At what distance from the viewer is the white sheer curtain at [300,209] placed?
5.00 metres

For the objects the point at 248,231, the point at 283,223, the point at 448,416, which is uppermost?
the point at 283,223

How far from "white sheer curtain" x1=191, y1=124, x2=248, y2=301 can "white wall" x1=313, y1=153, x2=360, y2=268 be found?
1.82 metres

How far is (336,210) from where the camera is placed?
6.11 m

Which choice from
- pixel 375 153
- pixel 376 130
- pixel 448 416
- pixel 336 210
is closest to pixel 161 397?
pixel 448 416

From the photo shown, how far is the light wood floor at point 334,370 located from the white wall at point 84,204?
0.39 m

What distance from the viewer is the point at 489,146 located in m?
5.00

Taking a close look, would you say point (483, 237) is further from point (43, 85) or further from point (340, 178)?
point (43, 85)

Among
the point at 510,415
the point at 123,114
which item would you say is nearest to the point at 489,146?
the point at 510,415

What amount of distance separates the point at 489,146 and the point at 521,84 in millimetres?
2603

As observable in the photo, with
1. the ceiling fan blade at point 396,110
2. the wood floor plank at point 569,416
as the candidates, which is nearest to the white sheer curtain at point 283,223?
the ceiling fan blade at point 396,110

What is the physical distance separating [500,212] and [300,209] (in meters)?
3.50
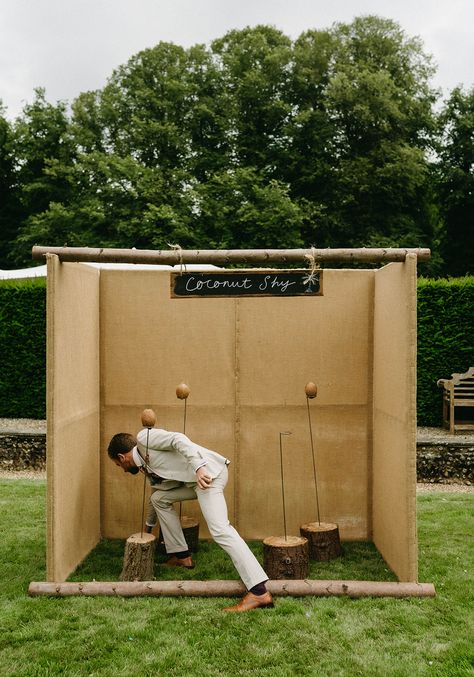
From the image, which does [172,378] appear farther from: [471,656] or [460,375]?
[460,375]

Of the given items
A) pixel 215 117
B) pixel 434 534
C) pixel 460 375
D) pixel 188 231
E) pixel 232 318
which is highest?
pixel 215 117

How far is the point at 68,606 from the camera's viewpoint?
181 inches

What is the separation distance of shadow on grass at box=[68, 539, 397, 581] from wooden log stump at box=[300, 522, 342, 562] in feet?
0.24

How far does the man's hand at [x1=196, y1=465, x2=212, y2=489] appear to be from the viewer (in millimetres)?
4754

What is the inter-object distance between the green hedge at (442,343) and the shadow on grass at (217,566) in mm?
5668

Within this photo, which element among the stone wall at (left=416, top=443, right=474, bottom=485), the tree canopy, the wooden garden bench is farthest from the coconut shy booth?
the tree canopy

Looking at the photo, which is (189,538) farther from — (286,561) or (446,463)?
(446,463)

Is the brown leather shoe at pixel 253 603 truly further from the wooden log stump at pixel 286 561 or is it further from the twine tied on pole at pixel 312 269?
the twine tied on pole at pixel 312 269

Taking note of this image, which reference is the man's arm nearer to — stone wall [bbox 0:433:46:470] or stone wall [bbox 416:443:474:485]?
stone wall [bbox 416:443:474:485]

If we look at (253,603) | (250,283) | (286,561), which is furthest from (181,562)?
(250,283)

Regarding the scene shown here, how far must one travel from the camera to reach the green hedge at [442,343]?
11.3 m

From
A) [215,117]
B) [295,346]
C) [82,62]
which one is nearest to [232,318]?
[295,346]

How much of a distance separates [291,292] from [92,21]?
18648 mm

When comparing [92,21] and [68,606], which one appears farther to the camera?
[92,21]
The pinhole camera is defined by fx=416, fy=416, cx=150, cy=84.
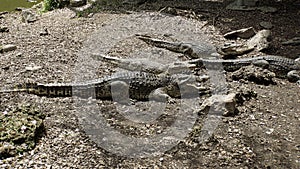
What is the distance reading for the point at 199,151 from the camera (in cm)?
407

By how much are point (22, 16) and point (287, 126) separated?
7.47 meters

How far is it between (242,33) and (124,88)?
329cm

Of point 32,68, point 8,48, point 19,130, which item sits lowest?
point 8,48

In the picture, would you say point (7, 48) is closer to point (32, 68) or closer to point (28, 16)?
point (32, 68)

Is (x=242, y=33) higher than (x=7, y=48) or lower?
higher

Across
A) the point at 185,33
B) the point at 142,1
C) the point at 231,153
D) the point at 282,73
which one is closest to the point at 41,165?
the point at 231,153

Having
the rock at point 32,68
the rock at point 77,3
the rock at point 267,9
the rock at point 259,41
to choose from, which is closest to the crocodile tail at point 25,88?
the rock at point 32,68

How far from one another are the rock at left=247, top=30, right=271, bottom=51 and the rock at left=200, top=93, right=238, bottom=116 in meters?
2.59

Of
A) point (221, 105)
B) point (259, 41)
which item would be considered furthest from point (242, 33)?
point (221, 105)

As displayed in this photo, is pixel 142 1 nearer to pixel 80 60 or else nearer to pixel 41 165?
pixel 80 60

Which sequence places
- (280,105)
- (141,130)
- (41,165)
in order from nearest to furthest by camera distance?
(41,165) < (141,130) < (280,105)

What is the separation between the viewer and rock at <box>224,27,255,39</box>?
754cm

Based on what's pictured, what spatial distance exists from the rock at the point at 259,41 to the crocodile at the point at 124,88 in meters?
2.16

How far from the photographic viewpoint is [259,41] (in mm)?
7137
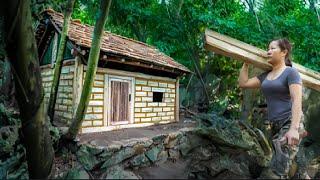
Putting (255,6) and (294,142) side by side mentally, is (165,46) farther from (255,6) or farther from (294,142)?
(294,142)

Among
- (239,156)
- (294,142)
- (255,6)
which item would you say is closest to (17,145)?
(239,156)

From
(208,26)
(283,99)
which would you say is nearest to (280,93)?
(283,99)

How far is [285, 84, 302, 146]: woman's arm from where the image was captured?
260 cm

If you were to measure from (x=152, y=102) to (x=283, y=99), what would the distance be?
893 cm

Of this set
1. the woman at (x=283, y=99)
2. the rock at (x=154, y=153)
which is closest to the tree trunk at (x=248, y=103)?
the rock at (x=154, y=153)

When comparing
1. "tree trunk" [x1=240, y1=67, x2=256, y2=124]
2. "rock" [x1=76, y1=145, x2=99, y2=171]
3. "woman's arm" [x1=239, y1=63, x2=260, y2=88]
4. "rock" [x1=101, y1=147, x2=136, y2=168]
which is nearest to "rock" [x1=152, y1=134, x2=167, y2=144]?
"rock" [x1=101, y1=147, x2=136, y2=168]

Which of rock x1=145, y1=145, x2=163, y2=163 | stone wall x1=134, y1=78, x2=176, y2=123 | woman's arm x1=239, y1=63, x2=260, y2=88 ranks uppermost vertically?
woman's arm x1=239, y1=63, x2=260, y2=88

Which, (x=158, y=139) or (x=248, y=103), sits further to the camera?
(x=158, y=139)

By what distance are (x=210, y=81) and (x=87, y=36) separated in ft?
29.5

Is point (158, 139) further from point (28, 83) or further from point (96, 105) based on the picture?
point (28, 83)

__________

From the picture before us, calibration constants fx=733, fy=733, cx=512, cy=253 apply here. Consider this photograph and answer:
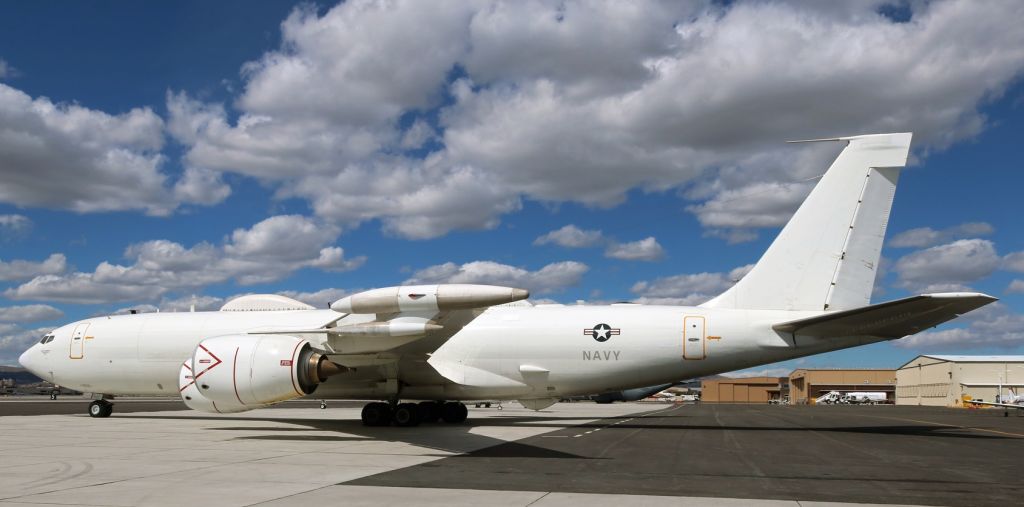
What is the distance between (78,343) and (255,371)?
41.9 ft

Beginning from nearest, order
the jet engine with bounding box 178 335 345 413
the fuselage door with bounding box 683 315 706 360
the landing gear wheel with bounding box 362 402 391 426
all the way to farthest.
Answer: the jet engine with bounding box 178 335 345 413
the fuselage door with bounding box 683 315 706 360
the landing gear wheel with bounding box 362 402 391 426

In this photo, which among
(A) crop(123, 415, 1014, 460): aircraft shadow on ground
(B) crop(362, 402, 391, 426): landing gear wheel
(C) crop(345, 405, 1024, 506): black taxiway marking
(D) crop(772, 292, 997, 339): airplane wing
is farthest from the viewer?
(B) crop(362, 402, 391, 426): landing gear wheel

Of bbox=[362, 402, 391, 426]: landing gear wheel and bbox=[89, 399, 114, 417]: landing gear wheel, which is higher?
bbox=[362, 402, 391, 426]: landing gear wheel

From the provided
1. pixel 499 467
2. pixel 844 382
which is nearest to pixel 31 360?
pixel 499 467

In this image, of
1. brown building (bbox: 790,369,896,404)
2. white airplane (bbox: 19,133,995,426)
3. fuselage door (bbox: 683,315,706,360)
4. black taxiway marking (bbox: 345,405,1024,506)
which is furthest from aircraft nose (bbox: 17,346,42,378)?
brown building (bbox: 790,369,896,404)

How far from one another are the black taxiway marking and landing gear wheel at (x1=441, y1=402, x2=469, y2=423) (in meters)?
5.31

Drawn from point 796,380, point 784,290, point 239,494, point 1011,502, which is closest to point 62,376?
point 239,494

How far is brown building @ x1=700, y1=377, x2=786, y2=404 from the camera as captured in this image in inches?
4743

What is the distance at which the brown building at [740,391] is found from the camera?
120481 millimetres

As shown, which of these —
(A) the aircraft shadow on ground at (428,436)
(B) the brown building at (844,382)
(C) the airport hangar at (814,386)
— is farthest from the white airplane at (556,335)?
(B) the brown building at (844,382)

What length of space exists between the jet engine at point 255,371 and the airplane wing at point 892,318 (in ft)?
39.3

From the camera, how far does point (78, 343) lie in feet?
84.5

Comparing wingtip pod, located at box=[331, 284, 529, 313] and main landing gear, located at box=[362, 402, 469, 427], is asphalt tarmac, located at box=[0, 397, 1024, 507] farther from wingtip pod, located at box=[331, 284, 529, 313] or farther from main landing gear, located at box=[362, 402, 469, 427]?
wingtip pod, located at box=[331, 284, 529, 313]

__________

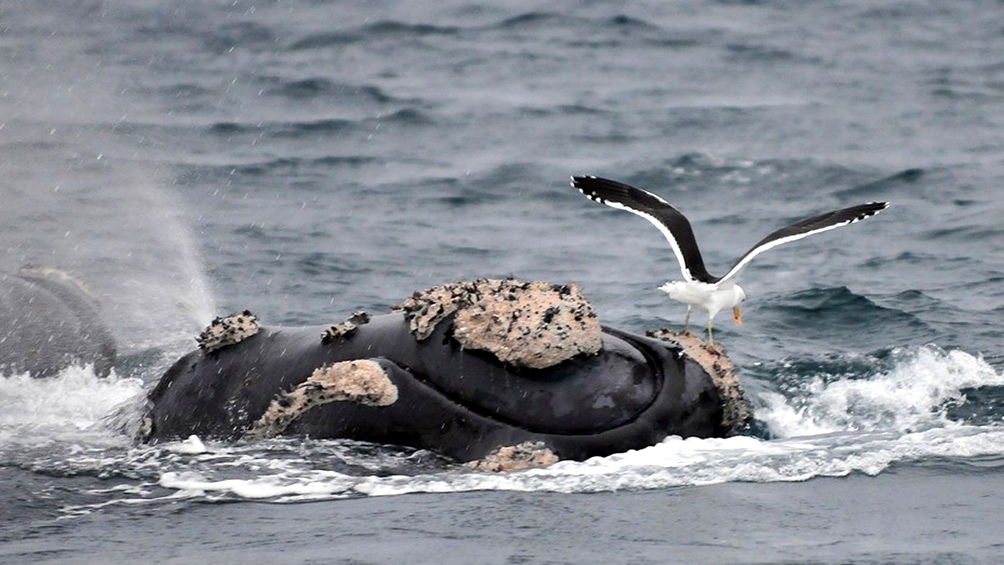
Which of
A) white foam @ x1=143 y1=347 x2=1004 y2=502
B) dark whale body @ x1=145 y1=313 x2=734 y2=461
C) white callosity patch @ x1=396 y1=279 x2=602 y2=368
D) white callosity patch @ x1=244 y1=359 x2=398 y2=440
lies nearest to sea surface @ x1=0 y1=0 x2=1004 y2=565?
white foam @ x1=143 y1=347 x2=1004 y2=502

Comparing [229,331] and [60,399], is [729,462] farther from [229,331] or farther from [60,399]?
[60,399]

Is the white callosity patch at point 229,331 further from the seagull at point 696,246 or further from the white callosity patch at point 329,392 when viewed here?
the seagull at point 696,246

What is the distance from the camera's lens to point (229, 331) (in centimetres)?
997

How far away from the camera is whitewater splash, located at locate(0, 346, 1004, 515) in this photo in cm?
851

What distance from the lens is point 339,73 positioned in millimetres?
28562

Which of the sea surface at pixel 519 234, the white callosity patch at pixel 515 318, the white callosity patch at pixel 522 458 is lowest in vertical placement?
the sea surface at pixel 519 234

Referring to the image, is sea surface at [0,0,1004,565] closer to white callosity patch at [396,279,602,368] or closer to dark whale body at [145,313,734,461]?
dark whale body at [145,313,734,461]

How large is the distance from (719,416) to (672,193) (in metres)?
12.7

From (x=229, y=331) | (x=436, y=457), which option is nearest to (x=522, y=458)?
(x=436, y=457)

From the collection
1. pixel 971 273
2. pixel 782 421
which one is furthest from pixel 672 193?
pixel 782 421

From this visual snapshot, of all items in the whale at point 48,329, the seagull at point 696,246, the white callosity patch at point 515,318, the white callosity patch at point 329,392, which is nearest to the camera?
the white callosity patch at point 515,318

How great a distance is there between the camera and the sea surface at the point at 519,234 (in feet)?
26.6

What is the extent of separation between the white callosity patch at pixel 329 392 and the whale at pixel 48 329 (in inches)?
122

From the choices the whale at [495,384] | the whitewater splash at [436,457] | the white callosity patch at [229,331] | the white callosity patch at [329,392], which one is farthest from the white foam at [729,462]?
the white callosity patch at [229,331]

__________

_GIVEN INSTRUCTION_
Count the lines in the listing above that contain the word "sheer", and reply with the number alone.

_FINAL RESULT_
3